> TRAVAIL DEMANDÉ:
[a] Indiquez si chacun des énoncés suivants concorde avec l'extrait sur l'appréciation de l'euro, en répondant par oui ou non et en citant les mots décisifs du texte : (i) au début de 2006, les taux d'intérêt à court terme étaient plus élevés aux États-Unis que dans la zone euro ; (ii) la zone euro présente un déficit commercial ; (iii) la part de l'euro dans les réserves de change des banques centrales a atteint 27 % au début de 2008.
[b] Dans l'extrait sur l'appréciation de l'euro, reformulez sous forme de liste le paragraphe commençant par « La cause essentielle de l'appréciation », en conservant ses faits principaux.
[c] Poursuivez l'extrait sur l'appréciation de l'euro à la suite de sa dernière phrase.

> EXTRAIT RETENU:
────────────────────

Origine probable : Le Monde, non confirmée.

CiterMême après son petit recul récent, l'euro s'est apprécié de 20 %
vis-à-vis du dollar depuis le début de l'année 2007 ; il est aujourd'hui
surévalué de 30 % environ par rapport à la parité de pouvoir d'achat,
c'est-à-dire par rapport au niveau qui donnerait un niveau de
compétitivité normal à l'industrie européenne.


On critique souvent la Banque centrale européenne (BCE) pour cette
évolution du taux de change de l'euro, mais il faut voir que des taux
d'intérêt plus bas dans la zone euro ne changeraient pas grand-chose à
cette évolution : l'euro s'est fortement apprécié vis-à-vis du dollar en
2006 et au premier semestre 2007 alors que les taux d'intérêt à court
terme sur le dollar étaient beaucoup plus élevés que les taux d'intérêt
sur l'euro (au début de 2006, 4,5 % aux Etats-Unis contre 2,25 % dans la
zone euro), ce qui montre que les niveaux relatifs de taux d'intérêt ne
sont pas les déterminants essentiels de la parité de l'euro.

La cause essentielle de l'appréciation de l'euro est à trouver dans les
flux de capitaux qui se dirigent vers la zone euro : depuis 2002, et de
manière croissante, les investisseurs non européens accroissent leurs
détentions de titres (obligations, actions) en euros, avec des achats
nets annuels de ces titres variant autour de 600 milliards d'euros par
an. Ceci reflète la hausse du rôle de l'euro, au détriment
essentiellement du dollar, comme monnaie internationale de réserve, pour
les investisseurs privés comme pour les investisseurs publics : la part
de l'euro dans les réserves de change des banques centrales est passée
de 14 % en 2002 à 27 % au début de 2008.

Or la zone euro n'a pas besoin de ces financements extérieurs : elle n'a
ni déficit commercial ni dette extérieure, c'est-à-dire qu'elle n'est
pas vendeuse d'actifs au reste du monde, qu'elle n'a pas la nécessité de
s'endetter auprès du reste du monde. Il y a donc une demande croissante
d'actifs en euros de la part des investisseurs non européens, et pas
d'offre correspondante : le rééquilibrage du marché des actifs en euros,
à partir de cette situation initiale d'excès de demande, implique donc
une appréciation de l'euro. L'euro fort vient donc du rôle croissant de
monnaie internationale de réserve de l'euro.

La situation de la zone euro est aussi totalement opposée de celle des
Etats-Unis, or le financement du déficit extérieur (autour de 750
milliards de dollars soit 481 milliards d'euros cette année) implique un
recours massif à la vente d'actifs en dollars aux investisseurs non
américains, c'est-à-dire l'attraction de l'épargne mondiale vers les
Etats-Unis.

────────────────────

> DONNÉES ENREGISTRÉES:
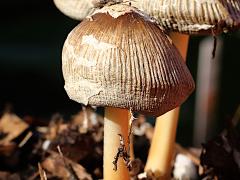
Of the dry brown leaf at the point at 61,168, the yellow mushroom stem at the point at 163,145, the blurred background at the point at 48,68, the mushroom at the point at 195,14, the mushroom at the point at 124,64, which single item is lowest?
the blurred background at the point at 48,68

────────────────────

> RÉSULTATS PAR TÂCHE:
[a]
(i) Oui : « au début de 2006, 4,5 % aux Etats-Unis contre 2,25 % dans la zone euro ».
(ii) Non : « elle n'a ni déficit commercial ni dette extérieure ».
(iii) Oui : « est passée de 14 % en 2002 à 27 % au début de 2008 ».

[b]
- Cause principale de l'appréciation de l'euro : les flux de capitaux dirigés vers la zone euro.
- Depuis 2002, les investisseurs non européens accroissent de plus en plus leurs détentions de titres en euros (obligations, actions), avec des achats nets d'environ 600 milliards d'euros par an.
- Ce mouvement traduit le rôle croissant de l'euro comme monnaie internationale de réserve, surtout aux dépens du dollar, pour les investisseurs privés comme publics.
- La part de l'euro dans les réserves de change des banques centrales est passée de 14 % en 2002 à 27 % au début de 2008.

[c]
Lorsqu'un pays (une région) peut facilement financer un déficit
extérieur en s'endettant (c'est-à-dire en vendant des actifs) auprès du
reste du monde à un taux d'intérêt faible, puisque les actifs de ce pays
sont recherchés, font l'objet d'une forte demande, on dit usuellement
qu'il bénéficie "du privilège exorbitant de la monnaie de réserve",
expression utilisée (avec jalousie de la part des Européens) pour les
Etats-Unis et le dollar dans le passé.

Mais la zone euro bénéficie maintenant aussi du privilège exorbitant de
la monnaie de réserve, avec le poids croissant de l'euro dans les
portefeuilles internationaux. Seulement elle n'en profite pas pour
financer facilement un déficit extérieur, elle subit, à cause de cette
situation, une surévaluation de sa devise.

Il paraît donc normal de suggérer que la zone euro devrait utiliser le
rôle international croissant de l'euro comme monnaie de réserve pour
financer, en émettant sur le marché obligataire international, des
projets utiles à sa croissance. Les Etats-Unis ont commis l'erreur
depuis trente ans d'utiliser le rôle de monnaie de réserve du dollar
pour financer des déficits publics improductifs (baisses d'impôts
directs, dépenses militaires...) puis les achats de logement et la
consommation des ménages. La contrepartie de leur dette extérieure est
donc des dépenses de transferts publics et des dépenses des ménages, pas
du capital productif ou des infrastructures.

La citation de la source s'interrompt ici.